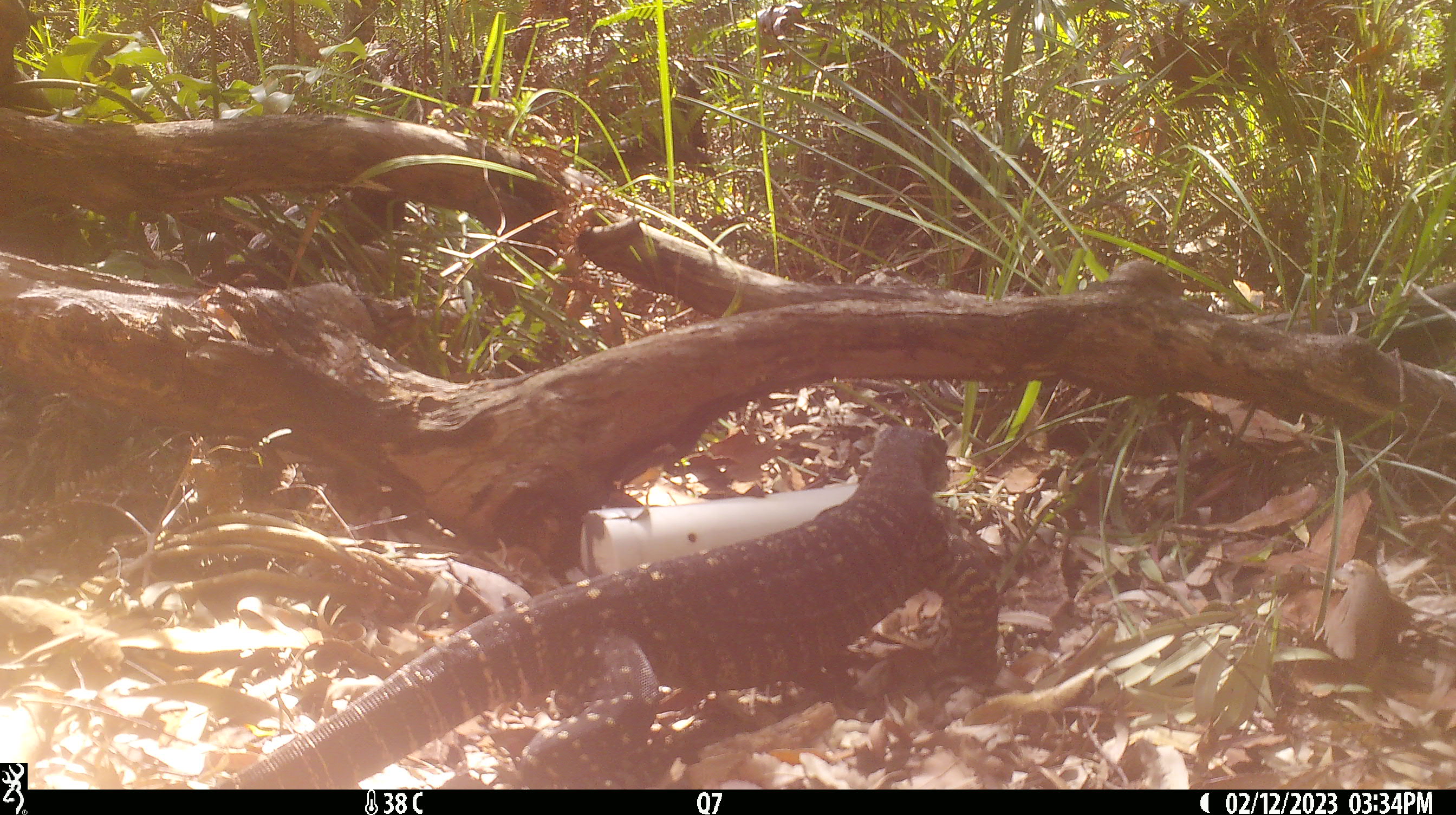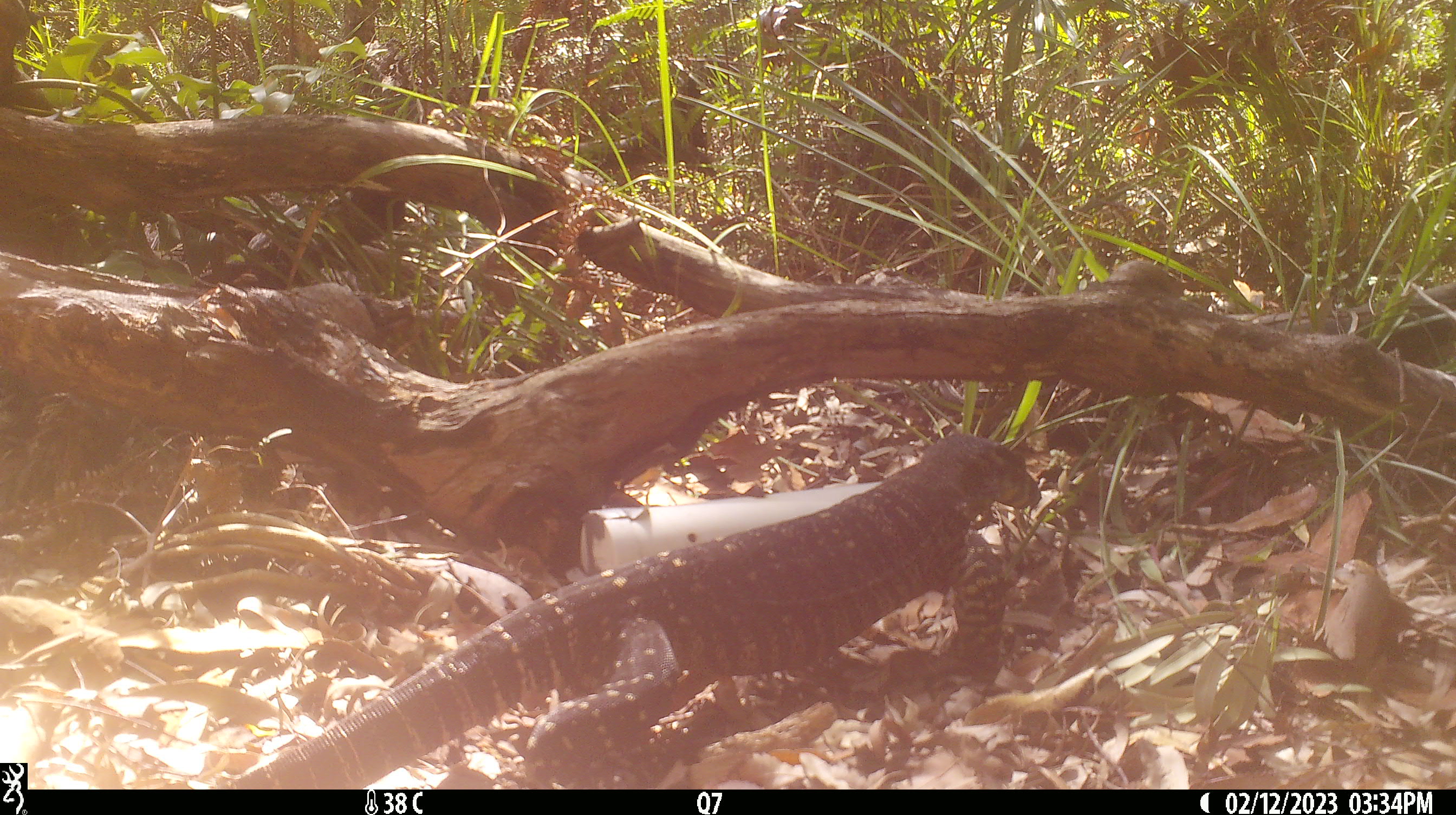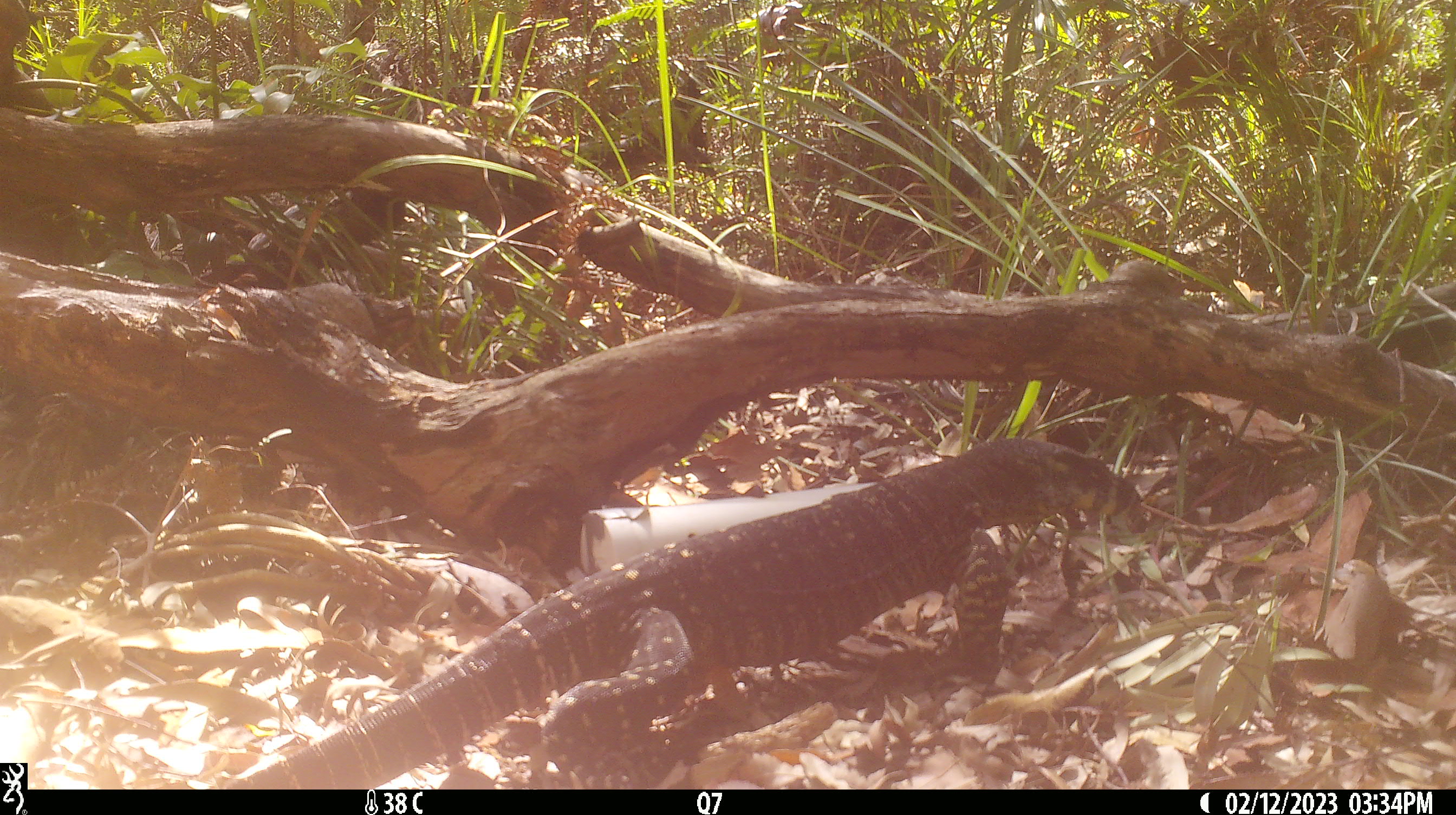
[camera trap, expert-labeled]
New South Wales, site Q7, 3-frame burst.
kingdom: Animalia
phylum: Chordata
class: Reptilia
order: Squamata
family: Varanidae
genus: Varanus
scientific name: Varanus varius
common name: lace monitor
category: goanna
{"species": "goanna (lace monitor) (Varanus varius)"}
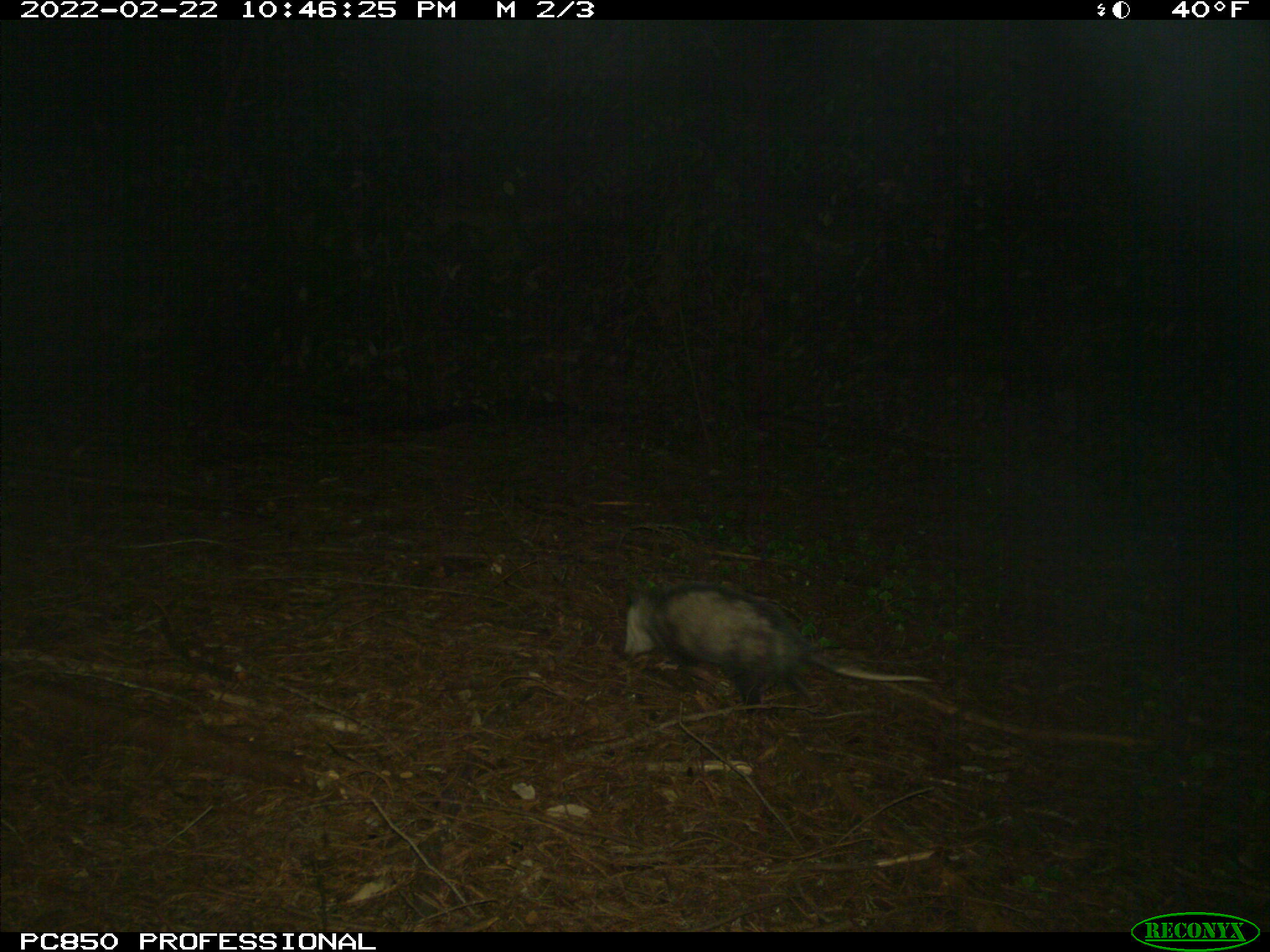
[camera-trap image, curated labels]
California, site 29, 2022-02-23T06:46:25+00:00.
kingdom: Animalia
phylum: Chordata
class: Mammalia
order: Didelphimorphia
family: Didelphidae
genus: Didelphis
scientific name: Didelphis virginiana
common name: virginia opossum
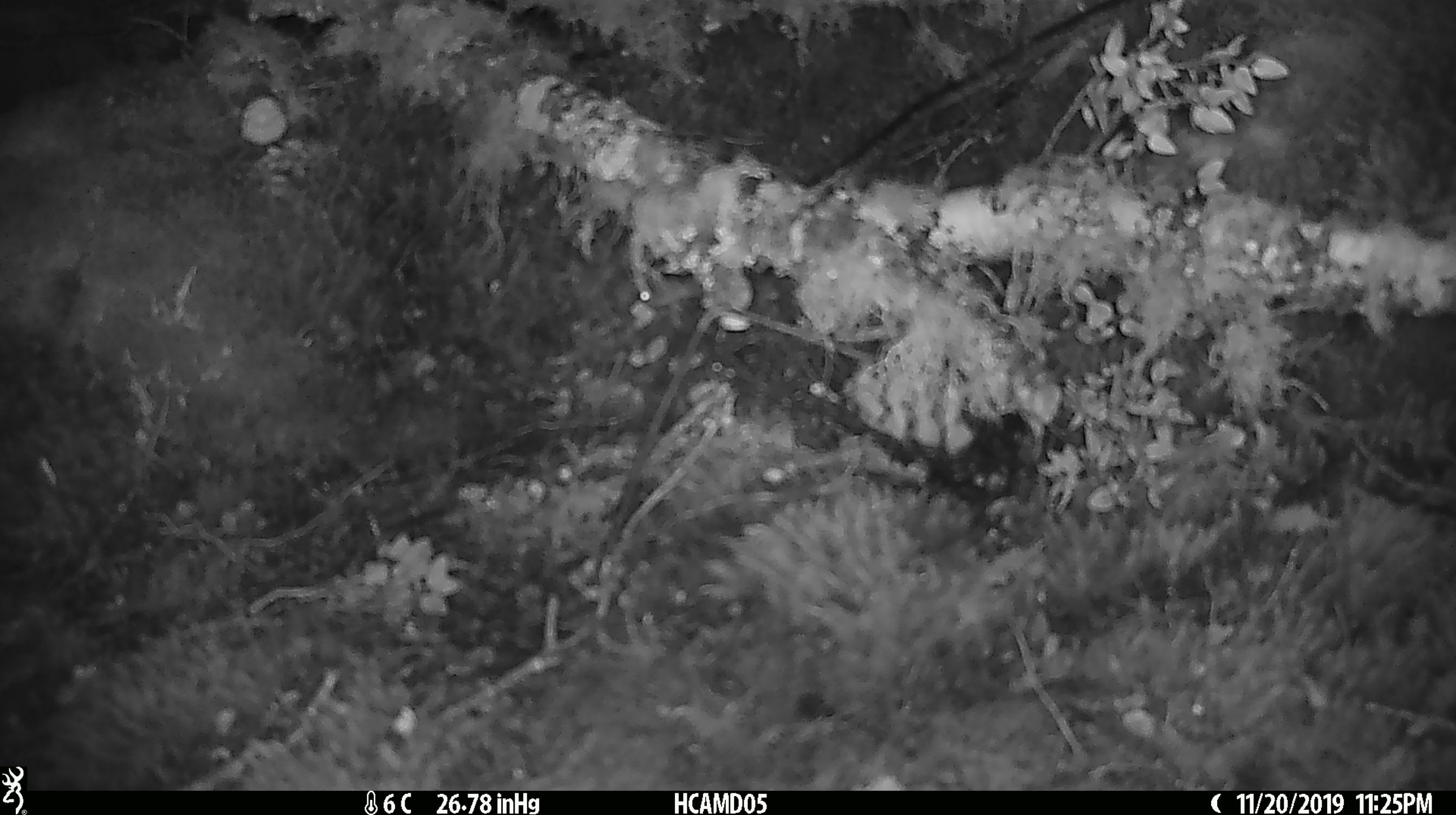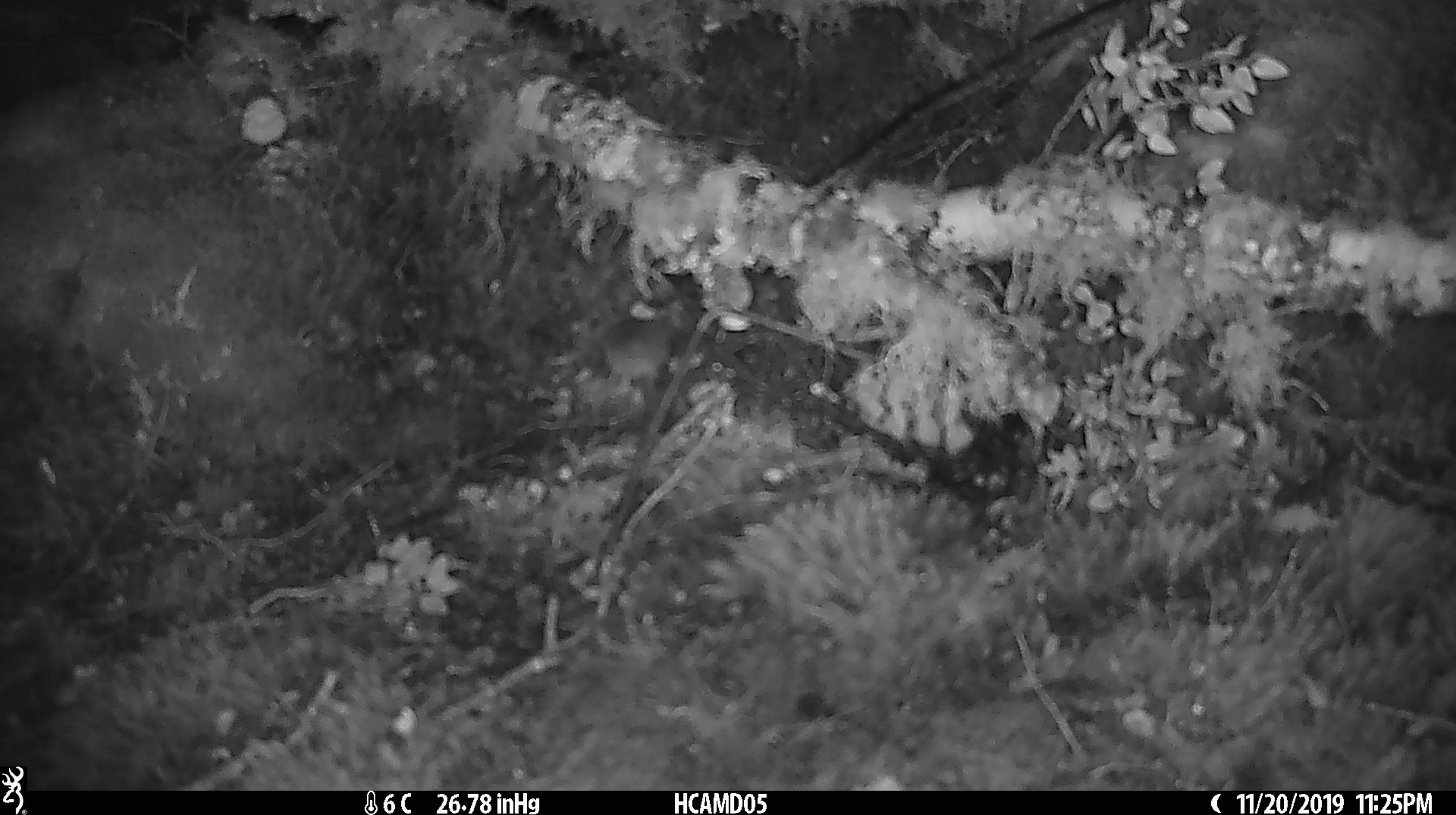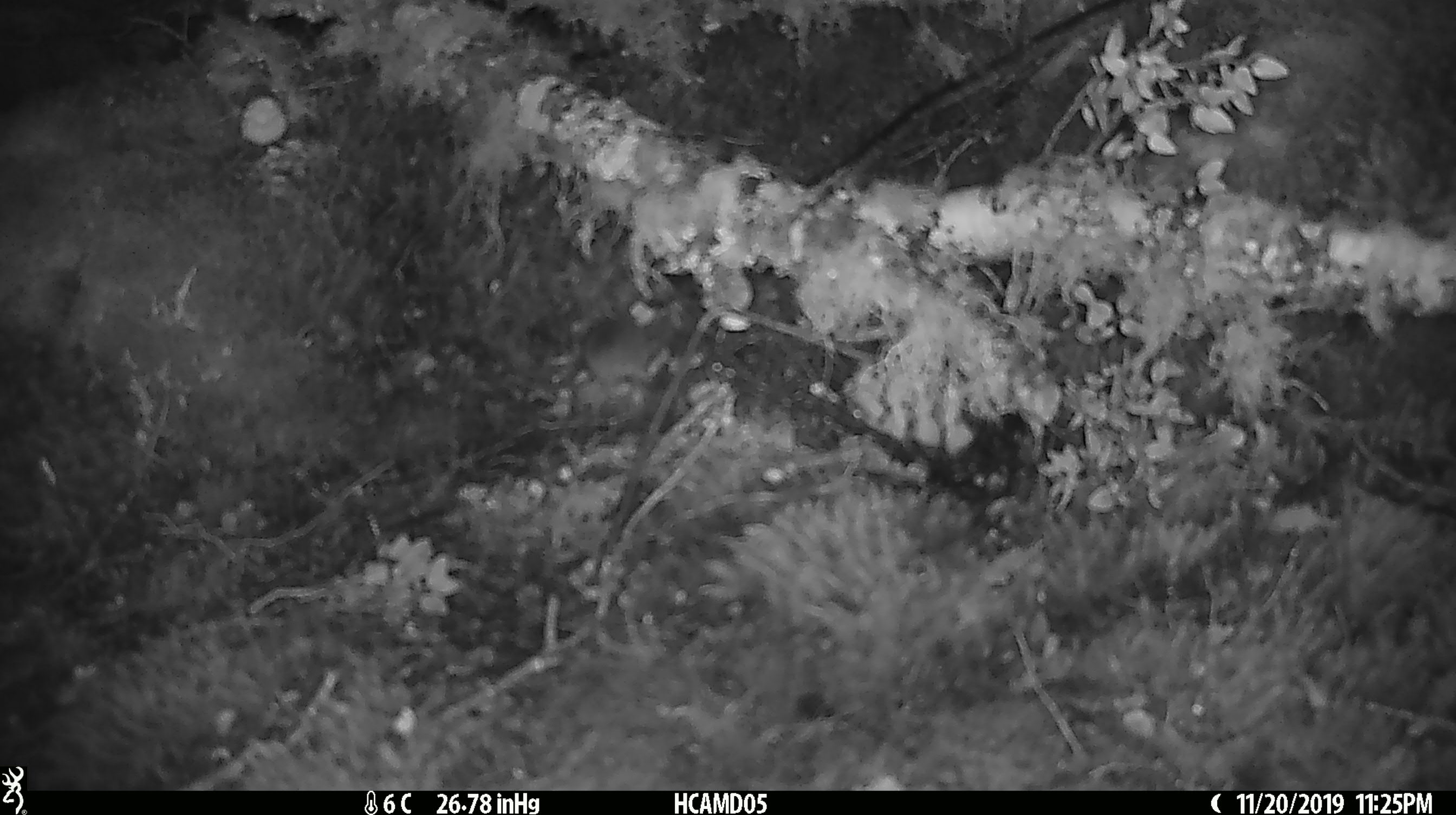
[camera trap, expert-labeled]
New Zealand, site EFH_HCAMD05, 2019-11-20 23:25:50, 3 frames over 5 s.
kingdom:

> [WORK ORDER] Print the records exactly and omit all pictures.

> [WRITTEN ANSWER]
[camera trap, expert-labeled]
New South Wales, site Q7, 3-frame burst.
kingdom: Animalia
phylum: Chordata
class: Reptilia
order: Squamata
family: Varanidae
genus: Varanus
scientific name: Varanus varius
common name: lace monitor
category: goanna
{"species": "goanna (lace monitor) (Varanus varius)"}
[camera-trap image, curated labels]
California, site 29, 2022-02-23T06:46:25+00:00.
kingdom: Animalia
phylum: Chordata
class: Mammalia
order: Didelphimorphia
family: Didelphidae
genus: Didelphis
scientific name: Didelphis virginiana
common name: virginia opossum
[camera trap, expert-labeled]
New Zealand, site EFH_HCAMD05, 2019-11-20 23:25:50, 3 frames over 5 s.
kingdom:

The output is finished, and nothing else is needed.